Машинально она подняла бокал, но снова возникли вопросы, и рука остановилась. К тому же что-то в запахе вина насторожило ее.

— Каков же ваш план?

— Бессмысленно строить какие бы то ни было схемы, если мы всего лишь предполагаем то, что может произойти. Мы хорошо знаем, что когда Дверь будет открыта, хлынет поток. Но храм расположен высоко над уровнем моря, фундаменты заложены благодаря Дару, храм устоит. Так или иначе, у меня достаточно сил, чтобы защитить нас обоих. Ты спрячешься на галерее. Как только Зорэйн начнет свои заклинания, я к тебе присоединюсь. Тогда я смогу это сделать незаметно. После первой волны святилище может оказаться под водой. Мы воспользуемся услугами нимфелина, который нырнет за ключом. Я арестую того, кто нам нужен. На пути от храма к конюшням будет привязан корабль. Записи говорят, что остров не сразу был затоплен, — его употребление прошедшего времени привело Ферн в замешательство, — поэтому у нас хватит времени, чтобы добраться до гор. Там мы окажемся в Розовом Дворце.

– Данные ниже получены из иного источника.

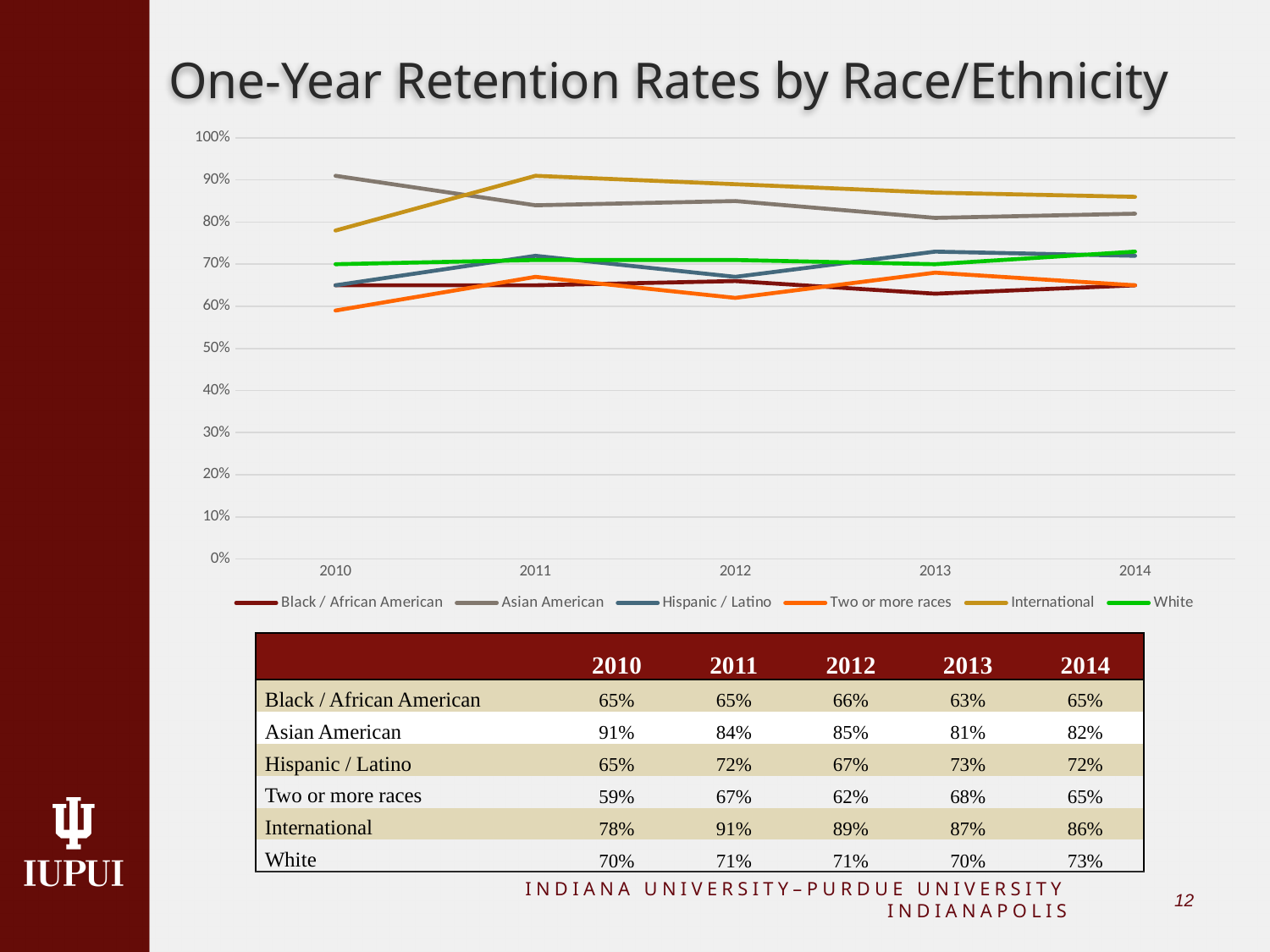
What was the one-year retention rate for International students in 2011? 91% Which group had the lowest one-year retention rate in 2010? Two or more races What was the one-year retention rate for Asian American students in 2010? 91% What is the difference between the International and Black / African American retention rates in 2013? 24% How many years are plotted along the x axis? 5 What type of chart is shown on the slide? line chart Which group had the highest one-year retention rate in 2014? International Which was higher in 2010, the retention rate for Asian American students or for International students? Asian American Did the retention rate for International students rise or fall from 2011 to 2014? fall How many series does the legend list? 6 What is the title of the chart? One-Year Retention Rates by Race/Ethnicity What was the one-year retention rate for Two or more races in 2012? 62%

— Во Дворце? — Ферн пыталась все осознать и проникнуться его уверенностью. — Поток, утонувшая Атлантида, неизбежный конец…

— Ты что, не слышишь меня? Существует две Двери. Раз Двери сдублированы, значит, должно быть сдублировано и заклятье. Двойная магия. Конечно, мы не можем быть абсолютно уверены — есть то, что должно быть сделано один раз и только один раз — но на этом и основываются наши надежды. Дворец должен находиться над уровнем поднявшейся воды. Там ты сможешь закрыть Дверь. — И он заключил, будто был в этом полностью уверен: — Твоя Задача будет выполнена.